Sometimes it can be difficult to establish what is a motif, and what isn't. Their defining characteristics are that they appear more than once and they must be significant in some way. A sea shell on its own is not a motif. However, if a painting of a seascape turns up ten minutes later, followed by a tank full of tropical fish, then that sea shell probably is a motif - the objects that show up afterwards reinforce the theme of "the sea."
Broadly speaking, motifs are employed in three different ways:
  • A single object, or a collection of extremely similar objects, that appear(s) many times throughout the course of the play/film/book. Tends to place a lot of importance on the item itself, possibly at the expense of whatever they are supposed to represent. Example: The titular Glass Menagerie, in particular the glass unicorn.
  • A collection of related objects or symbols that appear over and over again. Generally the most popular option, as it marks the motifs as significant, but puts the emphasis firmly on the theme. Example: the various vehicles that appear in the Revolutionary Girl Utena movie.

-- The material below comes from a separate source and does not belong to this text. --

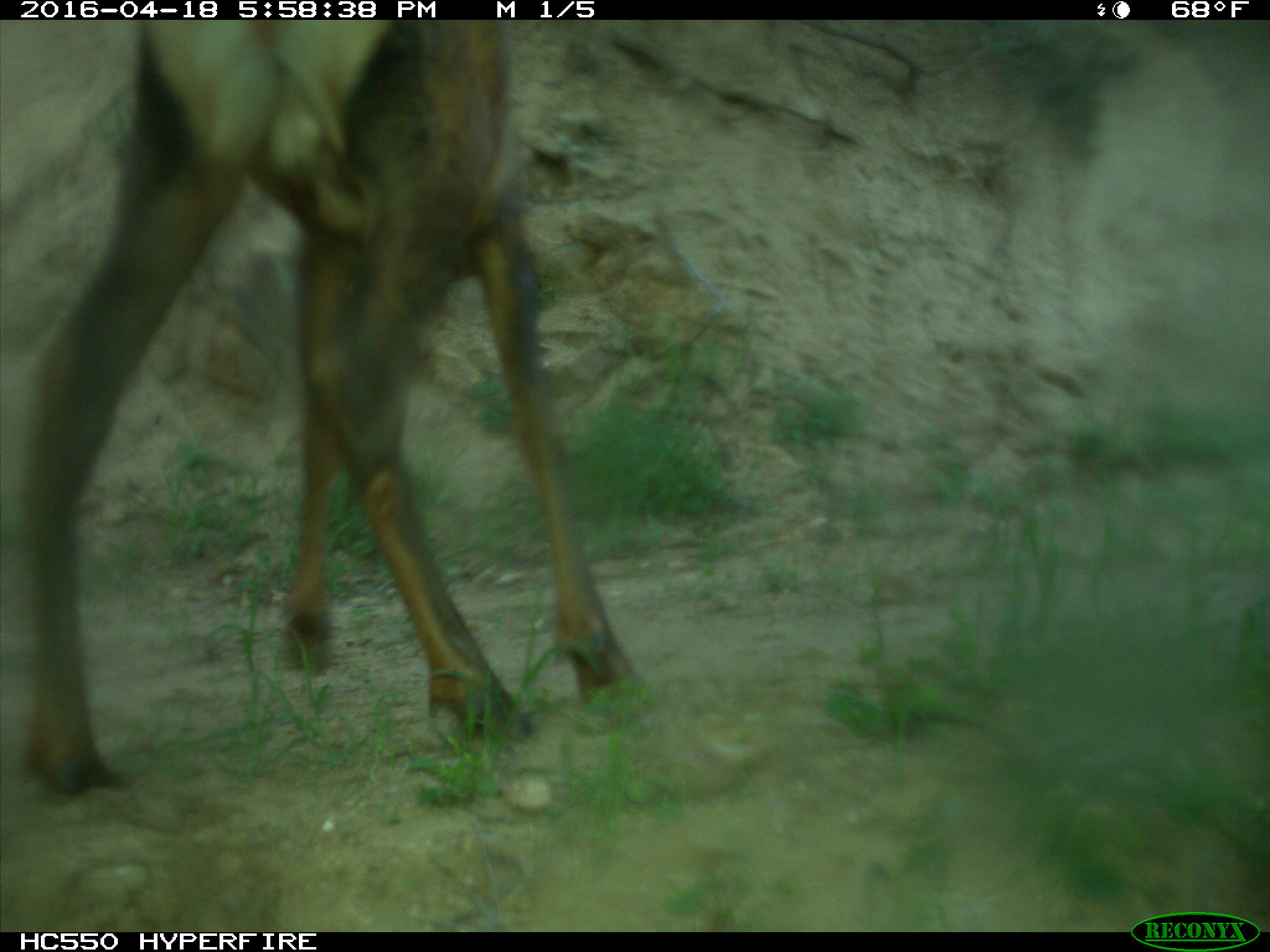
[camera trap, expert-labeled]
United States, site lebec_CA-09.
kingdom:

  • An assortment of objects that don't seem to be related, but on closer inspection have an underlying resemblance that serve the theme. For example, a black cat, spilled salt and an umbrella left open indoors all point to the theme of bad luck. The audience may have to spend some time looking for the connection.

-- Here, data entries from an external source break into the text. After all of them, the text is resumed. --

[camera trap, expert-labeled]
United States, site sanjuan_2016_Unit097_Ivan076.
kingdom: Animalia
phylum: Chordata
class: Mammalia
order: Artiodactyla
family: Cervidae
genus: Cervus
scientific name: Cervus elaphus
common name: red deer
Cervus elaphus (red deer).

In literature, television or film, it's quite rare, although not impossible, for a motif to be a theme in itself. It's possible that the dead roses the hero and his girlfriend keep coming across are just a reflection on their lack of gardening skills if gardening is a theme of the story. It's more likely, however, that the dead roses signify that their romantic relationship is in trouble.
Motifs are a favourite subject for English essays, and they've been responsible for many an epileptic tree - sinceanything can be a motif if you squint hard enough (and can find some way of relating it to other objects).
Compare Central Theme (the idea behind the story), Shapes and Symbols Tropes.